# SUPPLIED DATA
%%
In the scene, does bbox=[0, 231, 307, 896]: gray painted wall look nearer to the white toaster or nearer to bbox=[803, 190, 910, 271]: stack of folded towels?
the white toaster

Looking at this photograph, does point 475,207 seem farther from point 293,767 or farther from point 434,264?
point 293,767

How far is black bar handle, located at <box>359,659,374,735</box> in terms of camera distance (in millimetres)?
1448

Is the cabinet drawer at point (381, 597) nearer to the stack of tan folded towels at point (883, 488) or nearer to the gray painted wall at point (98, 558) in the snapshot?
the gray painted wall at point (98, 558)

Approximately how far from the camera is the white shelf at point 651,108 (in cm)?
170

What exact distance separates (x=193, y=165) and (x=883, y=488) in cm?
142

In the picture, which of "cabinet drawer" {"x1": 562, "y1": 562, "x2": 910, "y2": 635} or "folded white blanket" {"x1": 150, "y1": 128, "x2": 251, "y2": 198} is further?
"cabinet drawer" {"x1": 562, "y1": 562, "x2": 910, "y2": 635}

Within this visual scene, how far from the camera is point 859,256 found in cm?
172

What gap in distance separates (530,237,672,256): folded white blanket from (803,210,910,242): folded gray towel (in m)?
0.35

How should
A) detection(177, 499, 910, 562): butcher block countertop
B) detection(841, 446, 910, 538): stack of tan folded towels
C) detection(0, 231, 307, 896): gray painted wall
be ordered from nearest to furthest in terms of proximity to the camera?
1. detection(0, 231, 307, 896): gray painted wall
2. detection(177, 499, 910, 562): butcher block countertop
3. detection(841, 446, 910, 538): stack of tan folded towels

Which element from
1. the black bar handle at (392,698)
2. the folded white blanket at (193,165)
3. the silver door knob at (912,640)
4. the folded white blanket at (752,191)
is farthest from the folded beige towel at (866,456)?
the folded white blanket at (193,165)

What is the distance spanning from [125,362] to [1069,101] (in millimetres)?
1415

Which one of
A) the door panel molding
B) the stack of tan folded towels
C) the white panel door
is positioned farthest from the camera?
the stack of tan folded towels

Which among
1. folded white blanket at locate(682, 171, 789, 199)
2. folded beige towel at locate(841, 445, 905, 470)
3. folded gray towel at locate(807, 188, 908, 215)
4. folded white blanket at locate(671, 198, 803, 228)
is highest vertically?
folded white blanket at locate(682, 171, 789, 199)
%%
# EXERCISE BRIEF
Please print all of the material above again, word for word and with nothing changed.

# ANSWER FOR THE TASK
In the scene, does bbox=[0, 231, 307, 896]: gray painted wall look nearer to the white toaster or nearer to bbox=[803, 190, 910, 271]: stack of folded towels?
the white toaster

Looking at this photograph, does point 475,207 seem farther from point 293,767 or farther from point 434,264?
point 293,767

How far is black bar handle, located at <box>359,659,374,735</box> in terms of camera distance (in millimetres)?
1448

Is the cabinet drawer at point (381, 597) nearer to the stack of tan folded towels at point (883, 488) or nearer to the gray painted wall at point (98, 558) in the snapshot?
the gray painted wall at point (98, 558)

Approximately how far from the camera is the white shelf at point 651,108 (in cm)?
170

What exact distance separates (x=193, y=165) and (x=883, y=488) in cm?
142

In the picture, which of "cabinet drawer" {"x1": 562, "y1": 562, "x2": 910, "y2": 635} or "folded white blanket" {"x1": 150, "y1": 128, "x2": 251, "y2": 198} is further?
"cabinet drawer" {"x1": 562, "y1": 562, "x2": 910, "y2": 635}

Within this visual scene, how far from the camera is point 859,256 found in cm?
172

What gap in distance separates (530,237,672,256): folded white blanket from (803,210,910,242): folded gray towel (in m)?
0.35

How should
A) detection(177, 499, 910, 562): butcher block countertop
B) detection(841, 446, 910, 538): stack of tan folded towels
C) detection(0, 231, 307, 896): gray painted wall
be ordered from nearest to furthest in terms of proximity to the camera?
1. detection(0, 231, 307, 896): gray painted wall
2. detection(177, 499, 910, 562): butcher block countertop
3. detection(841, 446, 910, 538): stack of tan folded towels

Which element from
1. the black bar handle at (392,698)
2. the folded white blanket at (193,165)
3. the silver door knob at (912,640)
4. the folded white blanket at (752,191)
is farthest from the folded beige towel at (866,456)?
the folded white blanket at (193,165)

What is the distance spanning from [125,362] to [1069,101] (in millimetres)?
1415

Which one of
A) the door panel molding
B) the stack of tan folded towels
C) the white panel door
is positioned farthest from the camera?
the stack of tan folded towels

Which among
1. folded white blanket at locate(682, 171, 789, 199)
2. folded beige towel at locate(841, 445, 905, 470)
3. folded gray towel at locate(807, 188, 908, 215)
4. folded white blanket at locate(671, 198, 803, 228)
is highest vertically?
folded white blanket at locate(682, 171, 789, 199)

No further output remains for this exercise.